When one thinks of a trademark, words and visuals generally come to mind. The familiar fruit-shape for Apple, for example. The green mermaid for Starbucks. The four-colored flag for Microsoft. The funny word "Google" for the technology company.
All of these words and images are trademarks for particular brands. But words and images are not the only ways to obtain a trademark. You might be surprised to learn that sounds can also function as a trademark. How?
What exactly is a trademark? The Lanham Act—the legislation that controls federal trademark law—defines it as "any word, name, symbol, or device, or any combination thereof... used by a person... to identify and distinguish his or her goods, including a unique product, from those manufactured or sold by others and to indicate the source of the goods, even if that source is unknown." (See 15 U.S. Code § 1127).
In other words, a trademark can be virtually anything that can "indicate the source of the goods" in question.
Trademark law has several public policy purposes, but perhaps the most important is to avoid consumer confusion. The goal is to ensure that a consumer in the relevant market would see (or hear) the trademark and immediately know the source of the goods or services in question.
This emphasis on "secondary meaning"—that is, consumer recognition—has several benefits. First, it makes the purchasing experience more efficient, since consumers can quickly identify the goods that they recognize and seek. Second, it allows brands to reap the rewards of their own investments into product quality, since consumers will gravitate towards the products bearing the trademarks that they recognize as being from their favorite brands. And third, trademarks allow products to be quickly distinguished from otherwise close competitors.

______________________________

Short exercise a: Reproduce the whole listing of labeled outline paths character for character.
The trademark article and the listing after it were taken from unrelated sources.

Given information:
______________________________

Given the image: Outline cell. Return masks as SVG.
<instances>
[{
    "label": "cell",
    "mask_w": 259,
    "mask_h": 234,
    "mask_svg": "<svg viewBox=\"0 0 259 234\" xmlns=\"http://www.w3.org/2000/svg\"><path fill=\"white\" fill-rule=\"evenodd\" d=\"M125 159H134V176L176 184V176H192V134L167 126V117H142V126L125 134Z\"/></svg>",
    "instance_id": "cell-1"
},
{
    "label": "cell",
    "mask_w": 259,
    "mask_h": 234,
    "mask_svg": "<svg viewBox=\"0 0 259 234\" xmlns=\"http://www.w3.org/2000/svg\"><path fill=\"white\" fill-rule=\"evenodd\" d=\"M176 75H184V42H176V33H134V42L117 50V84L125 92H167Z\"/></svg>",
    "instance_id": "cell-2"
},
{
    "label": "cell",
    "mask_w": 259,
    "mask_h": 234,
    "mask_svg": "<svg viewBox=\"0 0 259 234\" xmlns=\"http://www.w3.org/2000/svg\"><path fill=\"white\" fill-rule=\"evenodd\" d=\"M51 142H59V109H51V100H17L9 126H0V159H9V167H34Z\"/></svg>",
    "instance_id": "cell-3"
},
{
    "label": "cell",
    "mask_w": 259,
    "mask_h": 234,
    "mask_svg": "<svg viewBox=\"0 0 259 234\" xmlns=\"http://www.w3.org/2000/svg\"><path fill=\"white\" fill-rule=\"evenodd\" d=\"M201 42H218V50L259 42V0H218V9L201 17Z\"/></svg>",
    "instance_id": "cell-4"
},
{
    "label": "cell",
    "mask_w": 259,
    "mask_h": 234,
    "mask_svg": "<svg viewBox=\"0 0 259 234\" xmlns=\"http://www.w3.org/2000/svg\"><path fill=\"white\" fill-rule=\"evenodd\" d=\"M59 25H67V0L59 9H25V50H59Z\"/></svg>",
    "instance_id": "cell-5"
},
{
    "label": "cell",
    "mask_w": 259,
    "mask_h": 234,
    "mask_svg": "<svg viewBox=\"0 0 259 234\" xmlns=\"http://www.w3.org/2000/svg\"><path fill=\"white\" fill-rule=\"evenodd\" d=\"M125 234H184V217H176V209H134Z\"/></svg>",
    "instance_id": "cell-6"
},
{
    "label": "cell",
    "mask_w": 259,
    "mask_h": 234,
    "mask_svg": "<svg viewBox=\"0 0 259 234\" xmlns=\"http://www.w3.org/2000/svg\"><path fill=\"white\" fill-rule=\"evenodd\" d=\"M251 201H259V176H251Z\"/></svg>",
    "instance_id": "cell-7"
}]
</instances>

______________________________

Short exercise b: According to the trademark article, what is perhaps the most important public policy purpose of trademark law?

Exercise result a:
Given the image: Outline cell. Return masks as SVG.
<instances>
[{
    "label": "cell",
    "mask_w": 259,
    "mask_h": 234,
    "mask_svg": "<svg viewBox=\"0 0 259 234\" xmlns=\"http://www.w3.org/2000/svg\"><path fill=\"white\" fill-rule=\"evenodd\" d=\"M125 159H134V176L176 184V176H192V134L167 126V117H142V126L125 134Z\"/></svg>",
    "instance_id": "cell-1"
},
{
    "label": "cell",
    "mask_w": 259,
    "mask_h": 234,
    "mask_svg": "<svg viewBox=\"0 0 259 234\" xmlns=\"http://www.w3.org/2000/svg\"><path fill=\"white\" fill-rule=\"evenodd\" d=\"M176 75H184V42H176V33H134V42L117 50V84L125 92H167Z\"/></svg>",
    "instance_id": "cell-2"
},
{
    "label": "cell",
    "mask_w": 259,
    "mask_h": 234,
    "mask_svg": "<svg viewBox=\"0 0 259 234\" xmlns=\"http://www.w3.org/2000/svg\"><path fill=\"white\" fill-rule=\"evenodd\" d=\"M51 142H59V109H51V100H17L9 126H0V159H9V167H34Z\"/></svg>",
    "instance_id": "cell-3"
},
{
    "label": "cell",
    "mask_w": 259,
    "mask_h": 234,
    "mask_svg": "<svg viewBox=\"0 0 259 234\" xmlns=\"http://www.w3.org/2000/svg\"><path fill=\"white\" fill-rule=\"evenodd\" d=\"M201 42H218V50L259 42V0H218V9L201 17Z\"/></svg>",
    "instance_id": "cell-4"
},
{
    "label": "cell",
    "mask_w": 259,
    "mask_h": 234,
    "mask_svg": "<svg viewBox=\"0 0 259 234\" xmlns=\"http://www.w3.org/2000/svg\"><path fill=\"white\" fill-rule=\"evenodd\" d=\"M59 25H67V0L59 9H25V50H59Z\"/></svg>",
    "instance_id": "cell-5"
},
{
    "label": "cell",
    "mask_w": 259,
    "mask_h": 234,
    "mask_svg": "<svg viewBox=\"0 0 259 234\" xmlns=\"http://www.w3.org/2000/svg\"><path fill=\"white\" fill-rule=\"evenodd\" d=\"M125 234H184V217H176V209H134Z\"/></svg>",
    "instance_id": "cell-6"
},
{
    "label": "cell",
    "mask_w": 259,
    "mask_h": 234,
    "mask_svg": "<svg viewBox=\"0 0 259 234\" xmlns=\"http://www.w3.org/2000/svg\"><path fill=\"white\" fill-rule=\"evenodd\" d=\"M251 201H259V176H251Z\"/></svg>",
    "instance_id": "cell-7"
}]
</instances>

Exercise result b: Avoiding consumer confusion.